Italy's strong and bitter swashbuckler.


Like all good stories should, the one about the Negroni’s origin involves rakish Italian nobility. Most accounts credit the recipe to one Count Negroni, a swashbuckling proto-boho who reportedly spent time as a rodeo cowboy in the United States. Compounding his wild ways, legend has it that back at a bar in Italy in 1919, he asked for a something like an Americano, but boozier. Swap gin for soda water, and presto, the Negroni. Navigating a through line between bitter and sweet, this powerful drink—a study in balance—has evolved into one of the cornerstones of the classic cocktail revival.


Serving: 1

  • 1 ounce gin
  • 1 ounce Campari
  • 1 ounce sweet vermouth

Garnish: orange or lemon peel

  1. Add all ingredients to a mixing glass.
  2. Add ice and stir until chilled.

···

* WRITTEN INSTRUCTION 1
Rewrite the Negroni recipe from "Like all good" to "a mixing glass.", replacing "Campari" with "Aperol".
* WRITTEN INSTRUCTION 2
According to the Negroni recipe, in what year did Count Negroni reportedly ask for a boozier Americano at a bar in Italy?
The material after this point comes from a different source than the Negroni recipe.

* RECORDED DATA
···

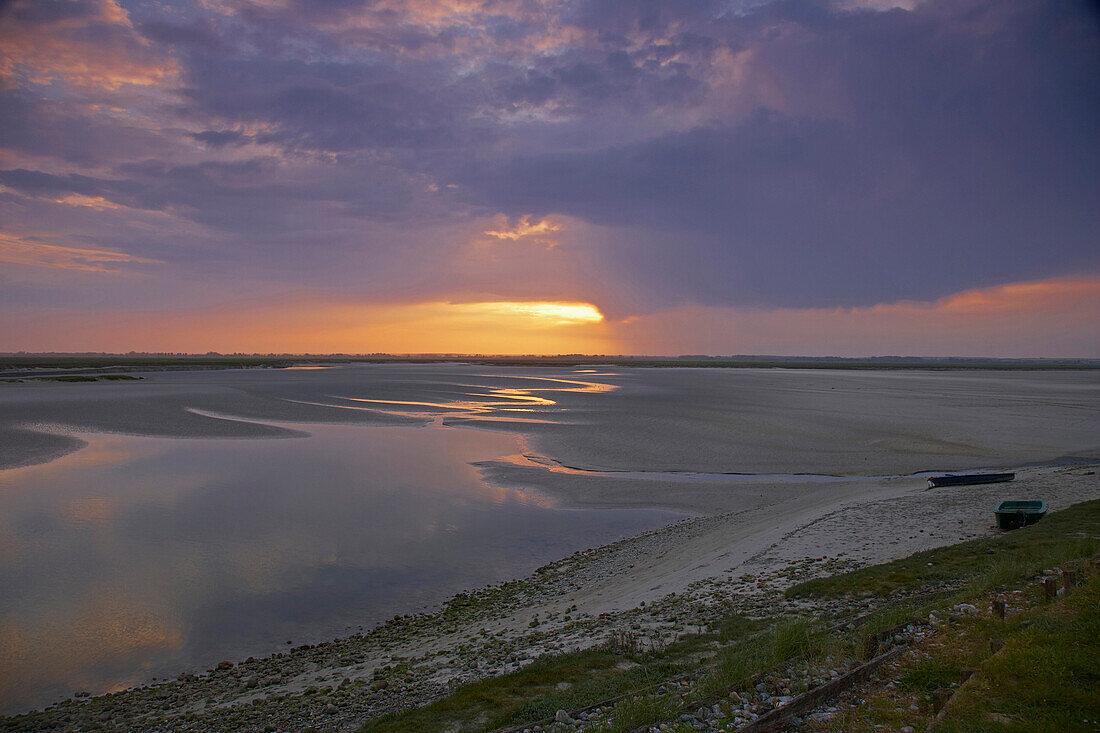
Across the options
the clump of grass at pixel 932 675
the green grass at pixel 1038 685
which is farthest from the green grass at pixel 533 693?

···

* WORKED SOLUTION 1
Like all good stories should, the one about the Negroni’s origin involves rakish Italian nobility. Most accounts credit the recipe to one Count Negroni, a swashbuckling proto-boho who reportedly spent time as a rodeo cowboy in the United States. Compounding his wild ways, legend has it that back at a bar in Italy in 1919, he asked for a something like an Americano, but boozier. Swap gin for soda water, and presto, the Negroni. Navigating a through line between bitter and sweet, this powerful drink—a study in balance—has evolved into one of the cornerstones of the classic cocktail revival.


Serving: 1

  • 1 ounce gin
  • 1 ounce Aperol
  • 1 ounce sweet vermouth

Garnish: orange or lemon peel

  1. Add all ingredients to a mixing glass.

* WORKED SOLUTION 2
1919